Re: Logical replication wal sender timestamp bug - Mailing list pgsql-hackers

From Michael Paquier
Subject Re: Logical replication wal sender timestamp bug
Date
Msg-id 20191105041937.GG16867@paquier.xyz
Whole thread Raw
In response to Logical replication wal sender timestamp bug  (Jeff Janes <jeff.janes@gmail.com>)
Responses Re: Logical replication wal sender timestamp bug  (Michael Paquier <michael@paquier.xyz>)
List pgsql-hackers
On Sat, Nov 02, 2019 at 09:54:54PM -0400, Jeff Janes wrote:
> While monitoring pg_stat_subscription, I noticed that last_msg_send_time
> was usually NULL, which doesn't make sense.  Why would we have a message,
> but not know when it was sent?

So...  The timestamp is received and stored in LogicalRepApplyLoop()
with send_time when a 'w' message is received in the subscription
cluster.  And it gets computed with a two-phase process:
- WalSndPrepareWrite() reserves the space in the message for the
timestamp.
- WalSndWriteData() computes the timestamp in the reserved space once
the write message is computed and ready to go.

> Filling out the timestamp after the message has already been sent is taking
> "as late as possible" a little too far.  It results in every message having
> a zero timestamp, other than keep-alives which go through a different path.

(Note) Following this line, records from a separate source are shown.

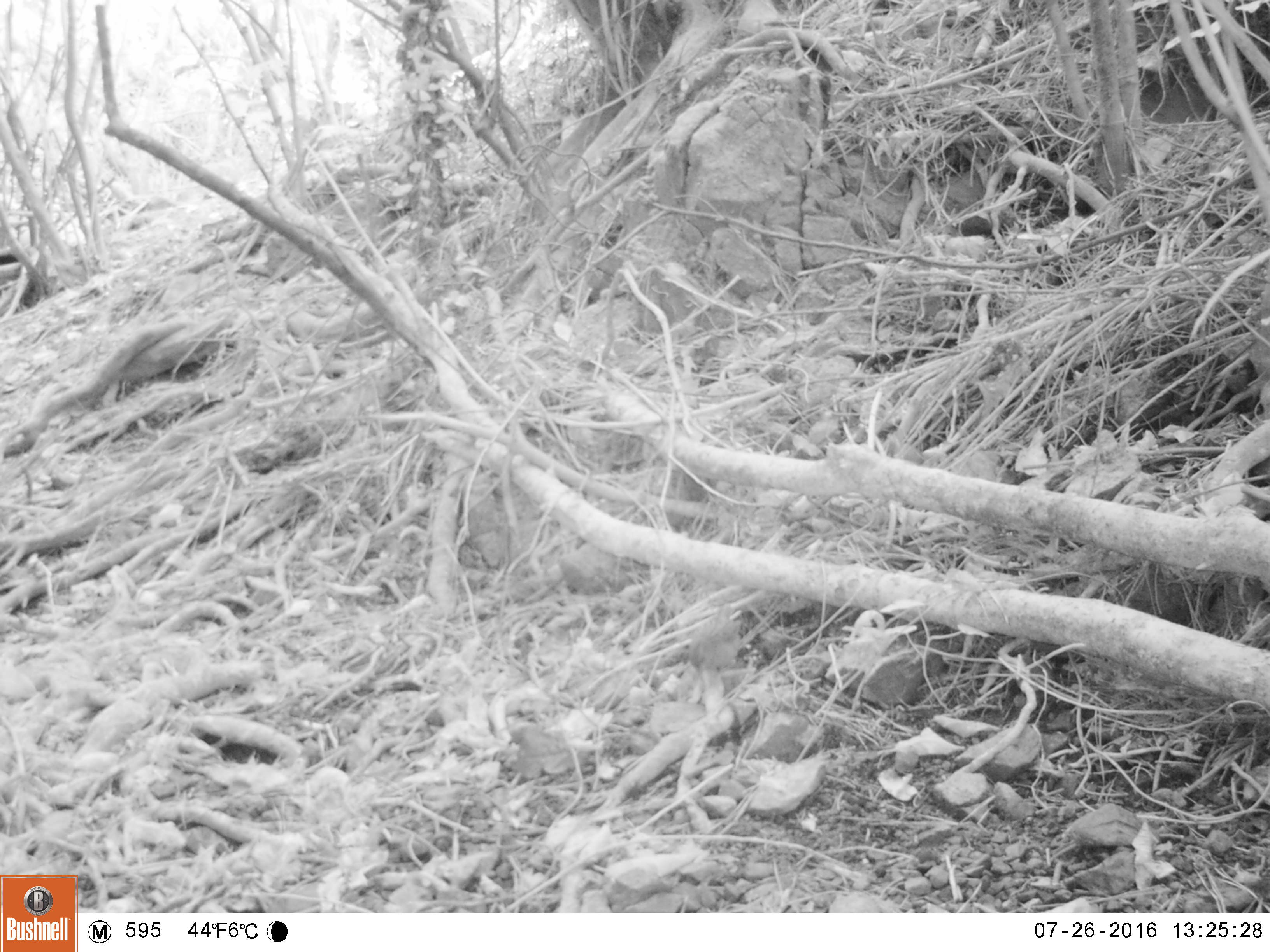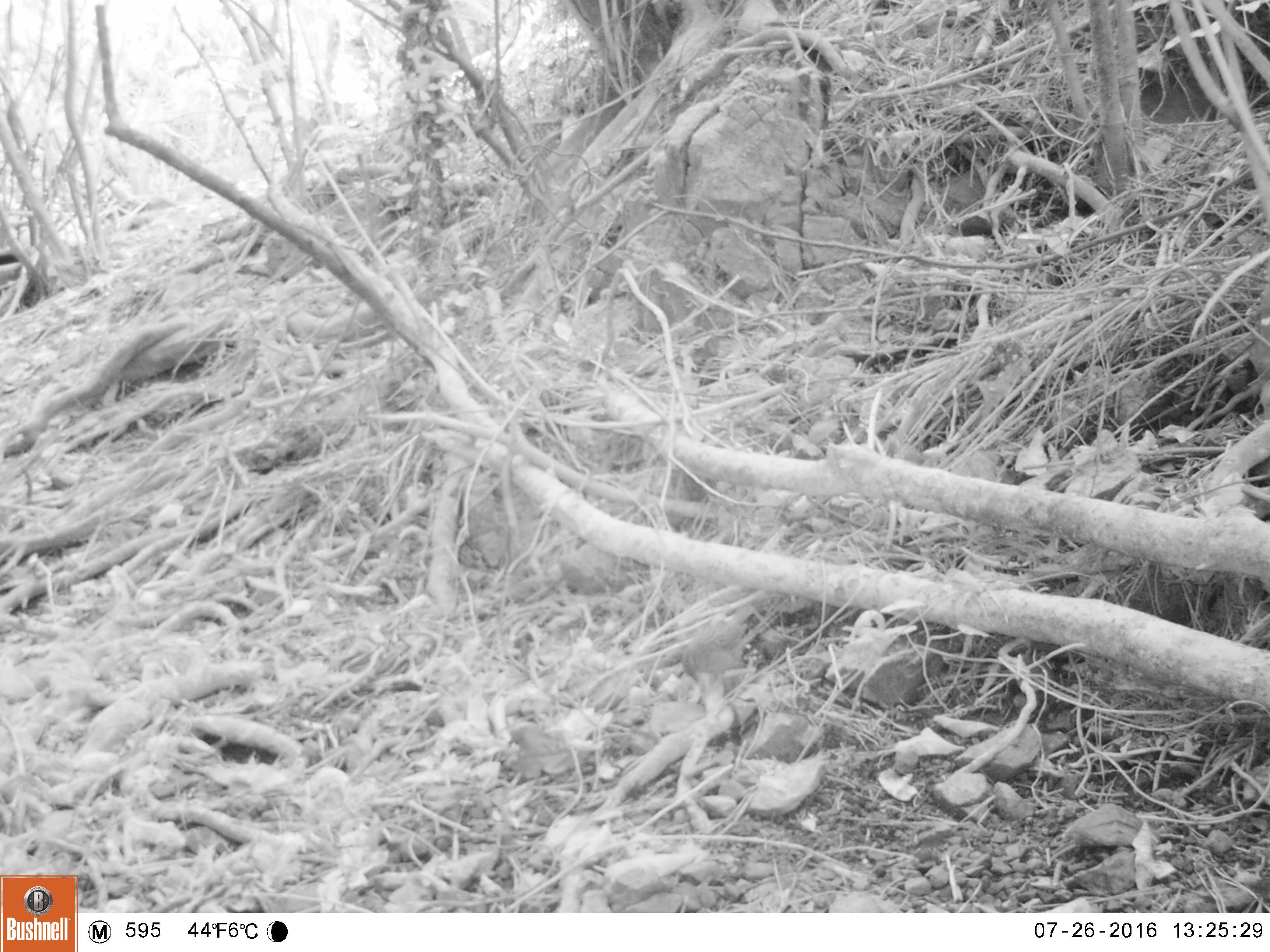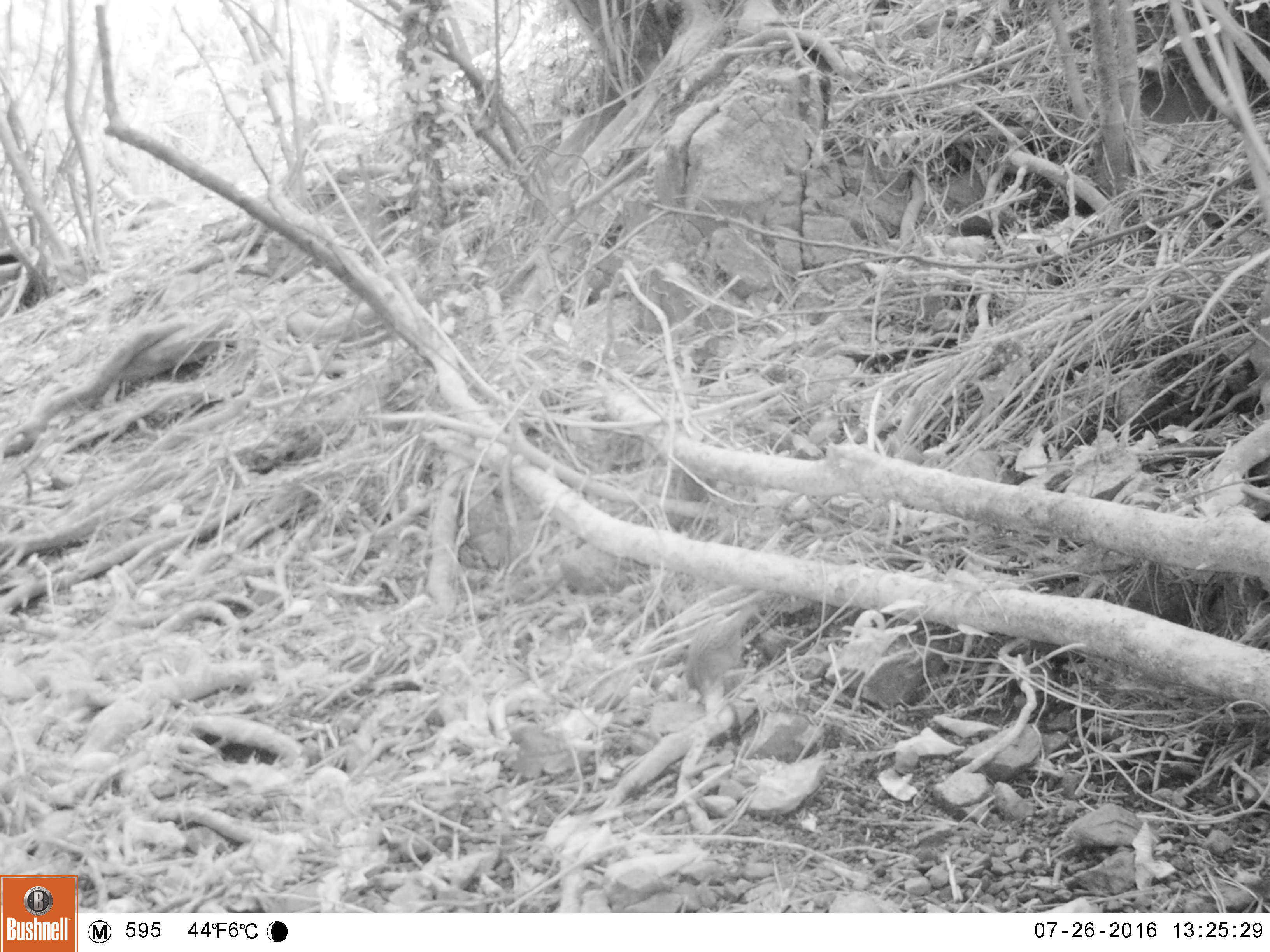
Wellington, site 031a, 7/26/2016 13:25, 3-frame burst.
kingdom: Animalia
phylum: Chordata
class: Aves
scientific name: Aves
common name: bird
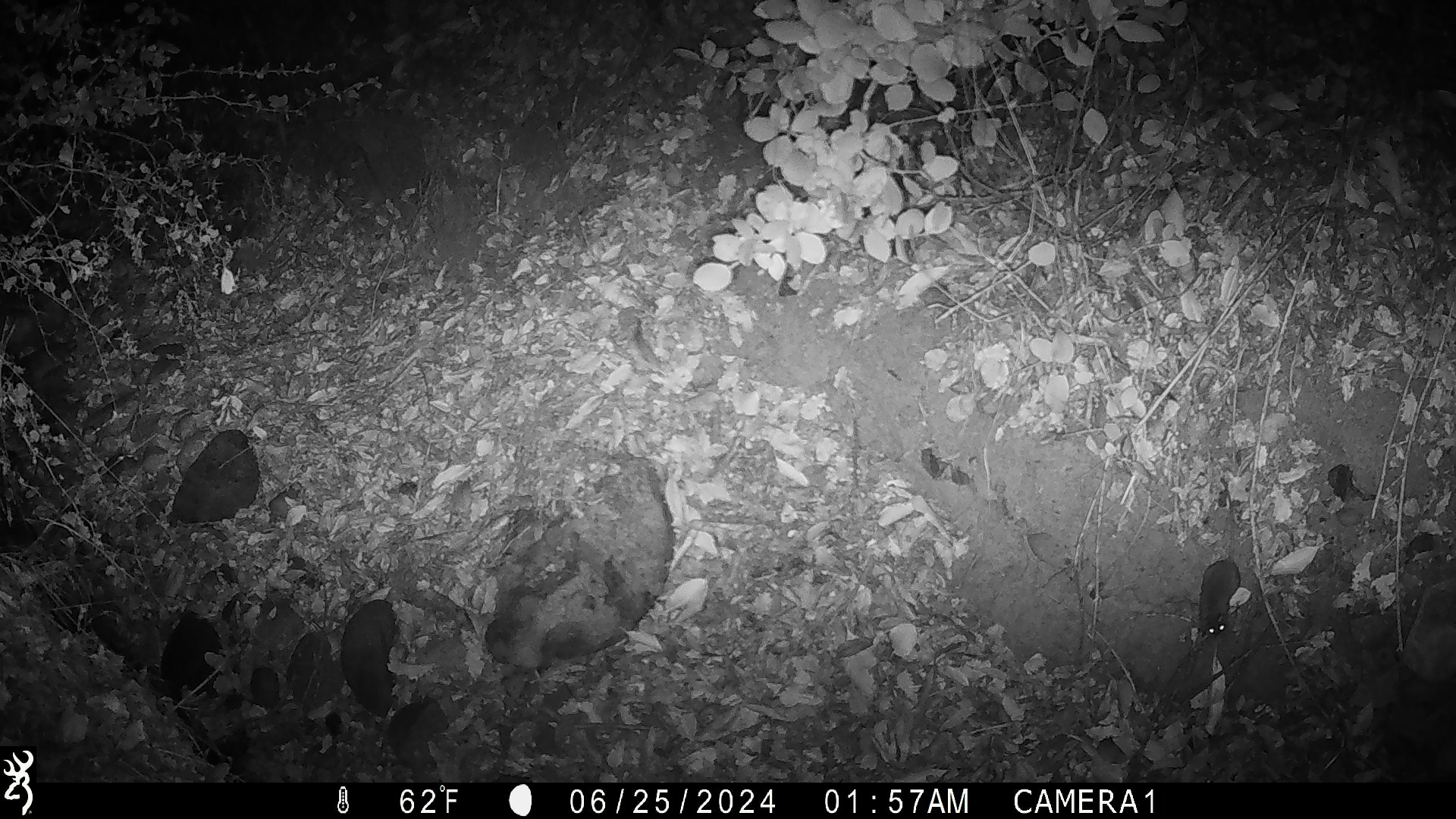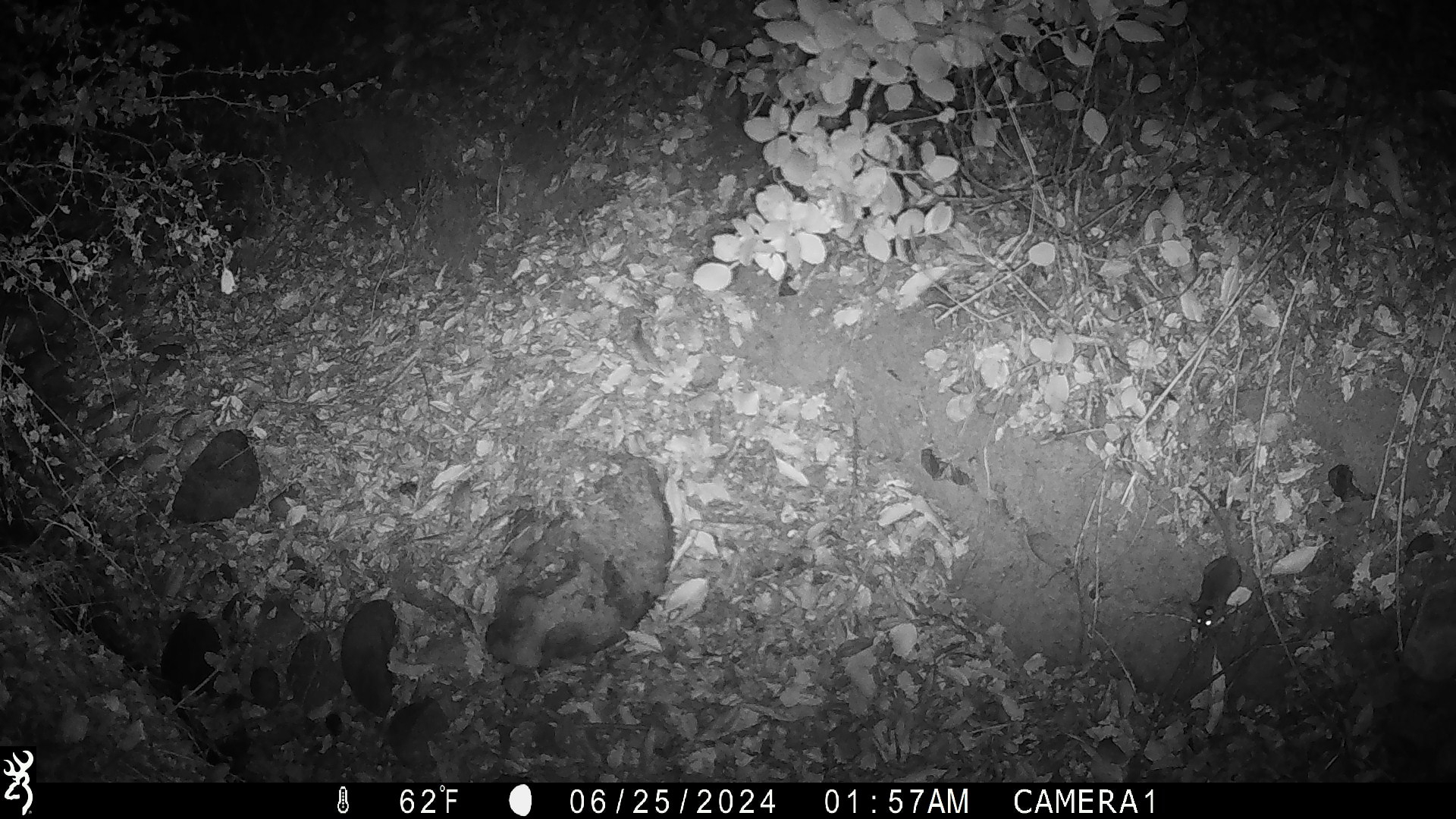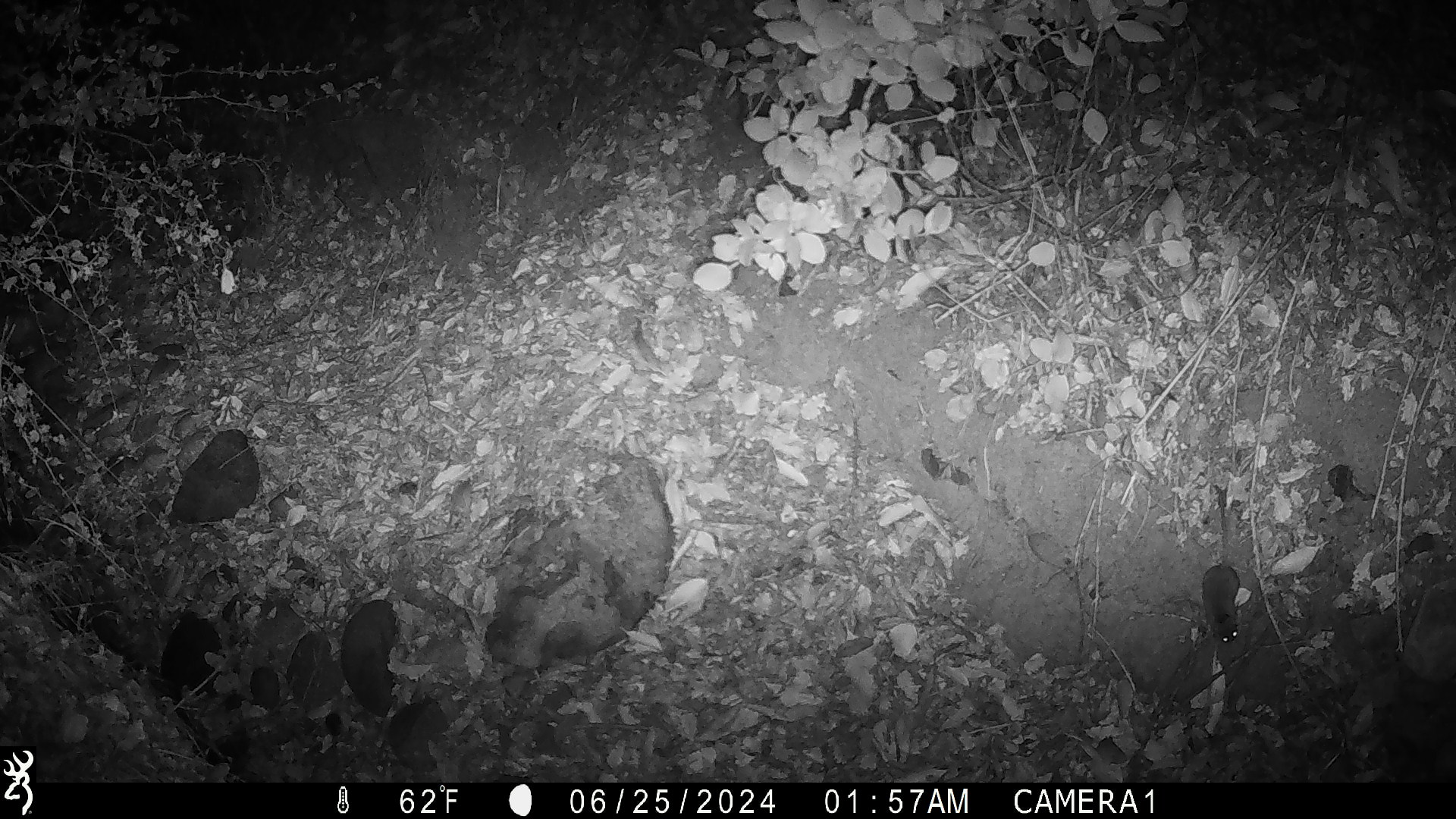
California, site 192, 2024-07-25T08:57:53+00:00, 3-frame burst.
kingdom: Animalia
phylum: Chordata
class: Mammalia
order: Rodentia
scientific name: Rodentia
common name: mouse or rat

It seems to me that you are right: the timestamp is computed too
late.

> Re-ordering the code blocks as in the attached seems to fix it.  But I have
> to wonder, if this has been broken from the start and no one ever noticed,
> is this even valuable information to relay in the first place?  We could
> just take the column out of the view, and not bother calling
> GetCurrentTimestamp() for each message.

I think that there are use cases for such monitoring capabilities,
see for example 7fee252.  So I would rather keep it.